SYDNEY (Reuters) – Australia said on Tuesday it would relax proposed carbon emission rules for some popular pick-up trucks after the country’s auto lobby raised concerns the changes could raise prices of cars and lead to fewer options for consumers.

To boost the uptake of electric vehicles and lower emissions, Australia has proposed vehicle efficiency standards that will penalise automakers that import emissions-intensive models and reward those who bring in cleaner vehicles.

But that led to a split within the Federal Chamber of Automotive Industries (FCAI), Australia’s automotive body, with EV makers Tesla and Polestar early this month quitting in protest over the group’s campaign against tougher emission standards.

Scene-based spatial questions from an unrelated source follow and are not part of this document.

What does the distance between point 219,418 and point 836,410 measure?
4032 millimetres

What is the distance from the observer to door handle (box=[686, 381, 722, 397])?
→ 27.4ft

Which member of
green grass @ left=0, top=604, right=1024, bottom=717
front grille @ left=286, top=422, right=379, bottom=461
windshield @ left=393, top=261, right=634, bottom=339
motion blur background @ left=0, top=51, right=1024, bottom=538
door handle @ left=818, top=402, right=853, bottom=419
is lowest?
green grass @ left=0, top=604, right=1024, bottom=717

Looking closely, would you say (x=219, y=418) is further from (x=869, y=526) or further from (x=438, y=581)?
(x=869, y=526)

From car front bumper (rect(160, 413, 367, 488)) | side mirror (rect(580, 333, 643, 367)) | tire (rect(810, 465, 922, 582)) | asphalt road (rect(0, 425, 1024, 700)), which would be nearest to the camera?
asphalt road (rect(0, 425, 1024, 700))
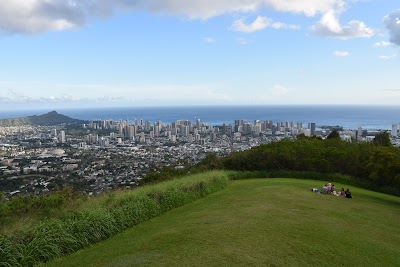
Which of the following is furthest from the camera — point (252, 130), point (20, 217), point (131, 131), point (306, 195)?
point (252, 130)

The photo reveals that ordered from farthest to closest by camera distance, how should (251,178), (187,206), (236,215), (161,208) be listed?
(251,178) < (187,206) < (161,208) < (236,215)

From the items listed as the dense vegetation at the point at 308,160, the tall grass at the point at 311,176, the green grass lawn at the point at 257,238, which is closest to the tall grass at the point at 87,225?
the green grass lawn at the point at 257,238

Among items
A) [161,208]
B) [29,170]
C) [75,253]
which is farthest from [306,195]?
[29,170]

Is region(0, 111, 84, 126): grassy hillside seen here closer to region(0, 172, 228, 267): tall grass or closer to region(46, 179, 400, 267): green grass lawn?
region(0, 172, 228, 267): tall grass

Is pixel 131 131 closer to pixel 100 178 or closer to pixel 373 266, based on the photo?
pixel 100 178

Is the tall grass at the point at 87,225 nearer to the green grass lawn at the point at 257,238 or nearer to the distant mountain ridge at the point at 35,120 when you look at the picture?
the green grass lawn at the point at 257,238

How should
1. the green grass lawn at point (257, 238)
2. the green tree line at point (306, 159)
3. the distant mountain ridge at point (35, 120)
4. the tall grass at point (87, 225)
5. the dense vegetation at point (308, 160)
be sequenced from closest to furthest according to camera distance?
1. the green grass lawn at point (257, 238)
2. the tall grass at point (87, 225)
3. the dense vegetation at point (308, 160)
4. the green tree line at point (306, 159)
5. the distant mountain ridge at point (35, 120)

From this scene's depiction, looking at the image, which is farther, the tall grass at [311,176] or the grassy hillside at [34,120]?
the grassy hillside at [34,120]
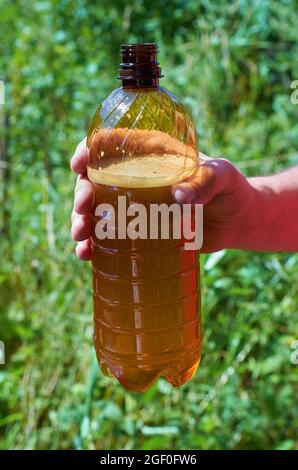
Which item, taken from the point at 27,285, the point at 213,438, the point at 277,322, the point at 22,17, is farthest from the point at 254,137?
the point at 22,17

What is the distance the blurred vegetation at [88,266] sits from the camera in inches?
95.0

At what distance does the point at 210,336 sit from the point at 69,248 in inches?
22.8

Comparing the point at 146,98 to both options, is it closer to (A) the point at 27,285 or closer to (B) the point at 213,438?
(B) the point at 213,438

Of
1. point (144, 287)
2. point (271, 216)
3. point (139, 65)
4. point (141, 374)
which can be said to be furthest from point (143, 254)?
point (271, 216)

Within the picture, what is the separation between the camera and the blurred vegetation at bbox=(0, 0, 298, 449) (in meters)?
2.41

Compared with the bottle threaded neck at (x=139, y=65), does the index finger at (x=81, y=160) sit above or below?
below

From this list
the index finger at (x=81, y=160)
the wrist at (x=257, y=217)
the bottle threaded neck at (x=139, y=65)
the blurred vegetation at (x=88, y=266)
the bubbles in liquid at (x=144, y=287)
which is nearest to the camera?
the bottle threaded neck at (x=139, y=65)

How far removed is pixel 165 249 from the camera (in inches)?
61.1

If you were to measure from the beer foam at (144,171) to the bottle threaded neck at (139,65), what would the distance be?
166 millimetres

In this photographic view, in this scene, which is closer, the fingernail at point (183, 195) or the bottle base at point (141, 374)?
the fingernail at point (183, 195)

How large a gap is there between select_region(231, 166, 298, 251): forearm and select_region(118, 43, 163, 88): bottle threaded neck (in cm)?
49

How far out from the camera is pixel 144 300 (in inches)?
62.0

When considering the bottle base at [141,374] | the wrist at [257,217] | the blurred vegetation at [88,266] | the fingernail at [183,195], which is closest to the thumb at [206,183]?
the fingernail at [183,195]

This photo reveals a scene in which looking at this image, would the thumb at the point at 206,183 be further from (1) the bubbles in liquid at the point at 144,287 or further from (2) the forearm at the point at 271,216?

Energy Minister Chris Bowen said some popular pick-up trucks, known in Australia as “utes” or utility vehicles, and mostly used by builders and farmers, would now be classified as light commercial cars. That means those models would not have to meet tougher fuel economy rules.

“Not everybody has got everything they have asked for. Some people wanted us to go harder and faster, some had concerns and wanted us to slow, but everybody here today has had a say,” Bowen said during a press conference, flanked by Australian leaders of top car companies.

The relaxation in rules comes after a similar move by the United States last week. The Biden administration slashed its target for U.S. electric vehicle adoption from 67% by 2032 to 35% after industry and autoworker backlash in Michigan, which could play a decisive role in the 2024 presidential elections.

The FCAI had criticised the Australian government for trying to impose “extremely aggressive targets and severe penalties to be effective on very short notice”.

Australia is the only developed country apart from Russia to either not have or be developing fuel efficiency standards, and the Anthony Albanese-led centre-left government has been looking to implement tougher emission rules since coming to power in 2022.

Though the emissions scheme will begin on Jan. 1, 2025, manufacturers will not face penalties until July. The government plans to introduce the legislation in parliament on Wednesday.